* [ARTICLE]
Start
Thank You, Abba. Thank You.

Friday, July 6

(:

i might be crazy to not be sleeping at this hour.
but i'm waiting for my hair to dry, again.

i'm so sleeeeepy.

but, i thought i'll do a quick one here. (:


thank God (: my colleague and i managed to finish collating most of what we need to send off next monday for another submission. this is truly a blessing in itself, as we're usually working till the wee hours the night before submission. i guess not wanting to be back at the office over the weekend serves as tremendous incentive to quickly be done with it.

and thank God most of it is.


besides this, two other blog-worthy incidents.
End
* [WRITTEN PROBLEM 1] Duplicate everything in the blog post from "i'm so sleeeeepy." down to "done with it.".

* [MATERIAL TO PROCESS]
Start
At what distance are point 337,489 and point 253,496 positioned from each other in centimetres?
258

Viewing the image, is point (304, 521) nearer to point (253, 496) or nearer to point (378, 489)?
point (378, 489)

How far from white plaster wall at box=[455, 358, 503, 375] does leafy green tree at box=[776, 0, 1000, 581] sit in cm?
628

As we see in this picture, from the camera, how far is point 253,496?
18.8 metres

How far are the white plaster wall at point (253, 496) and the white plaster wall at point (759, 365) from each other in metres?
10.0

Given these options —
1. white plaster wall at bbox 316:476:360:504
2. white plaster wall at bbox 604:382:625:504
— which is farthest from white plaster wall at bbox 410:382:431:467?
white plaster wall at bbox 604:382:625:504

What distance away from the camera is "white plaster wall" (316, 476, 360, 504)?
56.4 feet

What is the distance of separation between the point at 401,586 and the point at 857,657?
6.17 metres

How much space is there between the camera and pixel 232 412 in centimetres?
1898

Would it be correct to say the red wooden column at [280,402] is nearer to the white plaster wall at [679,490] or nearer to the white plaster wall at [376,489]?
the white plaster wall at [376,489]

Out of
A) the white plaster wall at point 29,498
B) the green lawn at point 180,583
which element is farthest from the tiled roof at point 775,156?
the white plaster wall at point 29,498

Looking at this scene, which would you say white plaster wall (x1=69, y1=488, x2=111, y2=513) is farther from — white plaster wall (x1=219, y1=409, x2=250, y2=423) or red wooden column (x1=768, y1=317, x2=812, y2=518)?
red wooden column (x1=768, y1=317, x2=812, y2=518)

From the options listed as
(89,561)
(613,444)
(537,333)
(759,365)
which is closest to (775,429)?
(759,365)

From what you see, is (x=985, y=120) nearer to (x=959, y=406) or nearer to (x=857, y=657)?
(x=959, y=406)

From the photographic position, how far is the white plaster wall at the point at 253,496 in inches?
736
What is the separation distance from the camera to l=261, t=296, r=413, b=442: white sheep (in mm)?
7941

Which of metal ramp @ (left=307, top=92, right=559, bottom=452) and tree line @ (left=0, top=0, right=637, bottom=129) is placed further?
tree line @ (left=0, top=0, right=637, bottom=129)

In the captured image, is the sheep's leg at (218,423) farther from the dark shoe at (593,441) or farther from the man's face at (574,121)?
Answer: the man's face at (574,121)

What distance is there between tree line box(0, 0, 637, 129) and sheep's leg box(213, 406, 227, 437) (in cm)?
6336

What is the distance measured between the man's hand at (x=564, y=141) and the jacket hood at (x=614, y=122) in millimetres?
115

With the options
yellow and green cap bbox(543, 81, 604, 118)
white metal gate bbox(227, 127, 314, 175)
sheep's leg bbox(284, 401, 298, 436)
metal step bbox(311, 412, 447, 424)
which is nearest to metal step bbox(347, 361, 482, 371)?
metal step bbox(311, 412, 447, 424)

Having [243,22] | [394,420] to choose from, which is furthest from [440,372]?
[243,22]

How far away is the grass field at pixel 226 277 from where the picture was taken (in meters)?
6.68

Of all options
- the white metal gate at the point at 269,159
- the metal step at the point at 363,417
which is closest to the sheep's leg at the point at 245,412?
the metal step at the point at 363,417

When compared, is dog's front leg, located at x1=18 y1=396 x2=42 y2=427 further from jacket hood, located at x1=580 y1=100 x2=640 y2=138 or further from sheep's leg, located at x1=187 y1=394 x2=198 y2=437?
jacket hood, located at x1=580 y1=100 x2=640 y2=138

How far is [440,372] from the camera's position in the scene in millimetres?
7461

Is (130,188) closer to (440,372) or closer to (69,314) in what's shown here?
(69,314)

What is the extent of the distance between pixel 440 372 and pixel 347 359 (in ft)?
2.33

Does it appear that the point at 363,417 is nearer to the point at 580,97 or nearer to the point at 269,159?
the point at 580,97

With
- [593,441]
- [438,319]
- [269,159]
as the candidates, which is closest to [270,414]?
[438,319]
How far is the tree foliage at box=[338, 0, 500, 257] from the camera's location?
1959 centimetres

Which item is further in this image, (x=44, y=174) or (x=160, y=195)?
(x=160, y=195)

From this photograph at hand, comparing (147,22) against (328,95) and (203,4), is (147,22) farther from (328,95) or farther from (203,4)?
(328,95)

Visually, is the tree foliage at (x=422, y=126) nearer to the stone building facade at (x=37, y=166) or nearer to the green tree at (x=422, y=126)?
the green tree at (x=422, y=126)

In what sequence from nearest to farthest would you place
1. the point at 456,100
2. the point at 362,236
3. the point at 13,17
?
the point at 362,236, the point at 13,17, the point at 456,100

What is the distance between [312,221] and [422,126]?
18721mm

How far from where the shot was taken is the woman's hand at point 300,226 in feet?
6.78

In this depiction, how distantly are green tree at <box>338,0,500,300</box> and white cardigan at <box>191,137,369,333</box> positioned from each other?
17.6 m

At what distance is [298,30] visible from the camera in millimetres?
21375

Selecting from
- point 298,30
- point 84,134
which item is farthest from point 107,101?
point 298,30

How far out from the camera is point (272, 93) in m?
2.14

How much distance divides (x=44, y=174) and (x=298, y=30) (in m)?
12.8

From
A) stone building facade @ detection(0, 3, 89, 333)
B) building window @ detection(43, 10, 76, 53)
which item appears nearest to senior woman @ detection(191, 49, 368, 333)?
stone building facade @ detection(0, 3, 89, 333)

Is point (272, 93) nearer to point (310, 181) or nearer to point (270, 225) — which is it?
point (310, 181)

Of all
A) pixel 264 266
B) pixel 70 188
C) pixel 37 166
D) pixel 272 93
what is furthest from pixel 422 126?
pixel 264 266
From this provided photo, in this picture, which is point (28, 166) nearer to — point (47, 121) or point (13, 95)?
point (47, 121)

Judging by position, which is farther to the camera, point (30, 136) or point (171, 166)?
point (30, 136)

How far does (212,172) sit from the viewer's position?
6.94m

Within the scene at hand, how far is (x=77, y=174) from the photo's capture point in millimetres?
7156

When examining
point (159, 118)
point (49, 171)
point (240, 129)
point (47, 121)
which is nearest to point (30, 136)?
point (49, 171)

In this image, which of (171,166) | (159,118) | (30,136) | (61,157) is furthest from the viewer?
End
* [WRITTEN PROBLEM 2] In the records, swap "camera" for "viewer" in everything from the start of the records down to the line containing "18.8 metres", and leave all else unchanged. Return only those lines.

* [FINAL RESULT 1]
i'm so sleeeeepy.

but, i thought i'll do a quick one here. (:


thank God (: my colleague and i managed to finish collating most of what we need to send off next monday for another submission. this is truly a blessing in itself, as we're usually working till the wee hours the night before submission. i guess not wanting to be back at the office over the weekend serves as tremendous incentive to quickly be done with it.

* [FINAL RESULT 2]
At what distance are point 337,489 and point 253,496 positioned from each other in centimetres?
258

Viewing the image, is point (304, 521) nearer to point (253, 496) or nearer to point (378, 489)?
point (378, 489)

How far from white plaster wall at box=[455, 358, 503, 375] does leafy green tree at box=[776, 0, 1000, 581] sit in cm?
628

As we see in this picture, from the viewer, how far is point 253,496?
18.8 metres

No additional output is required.